Na Volta a Espanha, segundo lugar
de 1974, a escassos 11 segundos do espanhol Fuente, é o seu melhor resultado em
cinco presenças.
Em 1979, já com 36 anos e
depois de outro terrível acidente, conquistou Huez em mais uma edição do Tour,
deixando o francês Bernard Hinault e o holandês Joe Zoetmelk a mais de três
minutos de distância.
O conhecido diretor-desportivo
francês Raphael Geminiani comentou: "Pegas
no Agostinho e mandas dar-lhe uma demão de tinta pela carroçaria, que o motor
está como novo".
A idade e Ana Maria, mulher e
mãe dos dois filhos (Miguel e Ana Sofia) de Agostinho, forçaram-no a uma
retirada em 1982, para pôr fim às perigosas quedas e Agostinho pôde gozar
finalmente o autêntico 'jardim zoológico' construído
na vivenda de Ponte do Rol.
Porém, algumas dificuldades
financeiras recolocaram-no na estrada, onde, com 41 anos, caiu uma última vez,
por causa de um cão, com a camisola amarela da Volta ao Algarve, na manhã de 30
de Abril de 1984, vindo a morrer 10 dias depois, em Lisboa.
Era a última queda, de uma
longa, longa série que lhe deu a alcunha de 'Quim
Cambalhotas', logo no primeiro ano de profissional.
Praticamente, não havia prova em que não acabasse por cair um ar descontraído,
meio despreocupado a isso ajudava, bem como deficiências técnicas de quem
começou bastante tarde a correr em bicicleta de competição.
Quando já era VIP do Tour, o 'L'Equipe' apresentou um cartoon de
primeira página, com todos os favoritos.
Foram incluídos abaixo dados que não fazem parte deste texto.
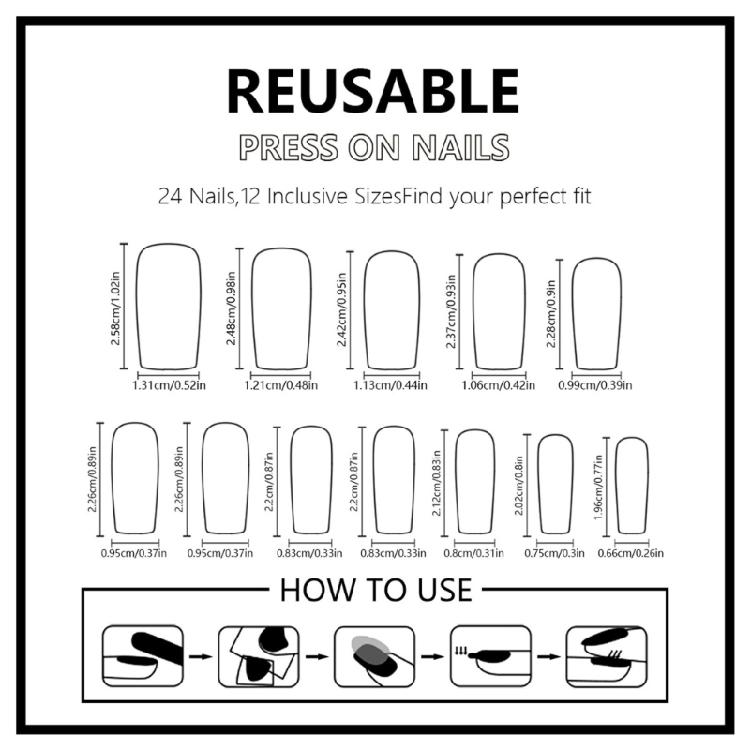 REUSABLE
PRESS ON NAILS

24 Nails,12 Inclusive SizesFind your perfect fit

2.58cm/1.02in
1.31cm/0.52in
2.48cm/0.98in
1.21cm/0.48in
2.42cm/0.95in
1.13cm/0.44in
2.37cm/0.93in
1.06cm/0.42in
2.28cm/0.9in
0.99cm/0.39in

2.26cm/0.89in
0.95cm/0.37in
2.26cm/0.89in
0.95cm/0.37in
2.2cm/0.87in
0.83cm/0.33in
2.2cm/0.87in
0.83cm/0.33in
2.12cm/0.83in
0.8cm/0.31in
2.02cm/0.8in
0.75cm/0.3in
1.96cm/0.77in
0.66cm/0.26in

HOW TO USE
E como estava representado Agostinho?
Sentado no chão, a ver estrelas, bicicleta desconjuntada e ombro esfolado.
O seu funeral, entre a
Basílica da Estrela, onde o corpo esteve em câmara-ardente, e o cemitério da
Silveira (Torres Vedras), contou com milhares de pessoas ao longo do percurso,
que incluiu uma volta de honra no antigo Estádio José de Alvalade, expressando
a consternação pela morte e as circunstâncias que a envolveram.